I have read this article but it does not answer my OO-Question. In that example, a Graphics-Object is painted with different shapes and strings but if it had a shape class, would it pass that g2d-Object over to that class to paint on it too, or would it ask that shape-class for it's own Graphics object and then add that object to the g2d?

I don't know if what I write makes any sense so please ask if something I say needs further explanation :)

-C2k7
Swing has a certain hierarchy and design concepts, and while not really required, the solution can be much simpler if you try to embrace them.

Your paintComponent renders entire playfield. Background, borders, pieces, ....

Since you'll likely have these defined in separate classes, define an interface:
public interface Renderable {  public void draw(Graphics2D g); // use Graphics2D here if using Java 1.4+}


You then implement this interface in pieces that can be rendered:
class Tetrino : implements Renderable {  public void draw(Graphics2D g) {    // render the piece    // assume that you're rendering the piece    // without any offset.    // so for block, you render from (0,0) to (2*w, 2*h)  }}


Your main component then looks like this:
class Playfield {  public void paintComponent( Graphics g ) <-- regular graphics  {    Graphics2D g2 = (Graphics2D)g; <-- unchecked-cast    for (Tetrino t : tetrinos) {      g2.setColor( Color.RED );      // translate canvas so that the location of tetrino becomes (0,0)      g2.translate( t.getX(), t.getY() );      t.draw(g2);      // translate back to origin      g2.translate( -t.getX(), -t.getY() );     }  }}


Where's the benefit of this? Isn't this slow? Isn't there another way?

This approach allows you to completely decouple all rendering from tetrino class. Performance, for all practical purposes, is not an issue.

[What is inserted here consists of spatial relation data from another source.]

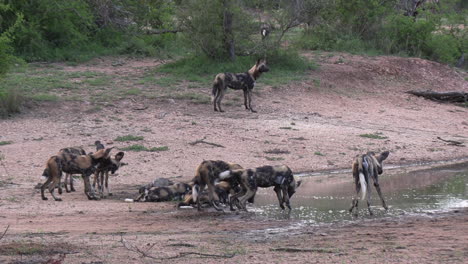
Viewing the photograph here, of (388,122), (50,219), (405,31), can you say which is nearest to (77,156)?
(50,219)

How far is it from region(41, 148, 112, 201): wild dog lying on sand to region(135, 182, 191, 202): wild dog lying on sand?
75 centimetres

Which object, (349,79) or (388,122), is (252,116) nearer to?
(388,122)

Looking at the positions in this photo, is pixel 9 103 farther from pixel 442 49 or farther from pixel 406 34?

You could make Tetrino extend JComponent. That's your choice, and you can choose to implement it this way same as JTable, JList and other renderers are implemented.

Some would recognize this approach as very similar to how 3D renderers operate. And due to the way Graphics class is implemented on the platform, that might as well be the case.

Java's graphics, while somewhat clunky, tries to take as much advantage from hardware rendering, and using Graphics' functionality may considerably improve performance, as well as provide consistent approach to rendering.

There are other ways though.
Thank you very much for taking the time to write this!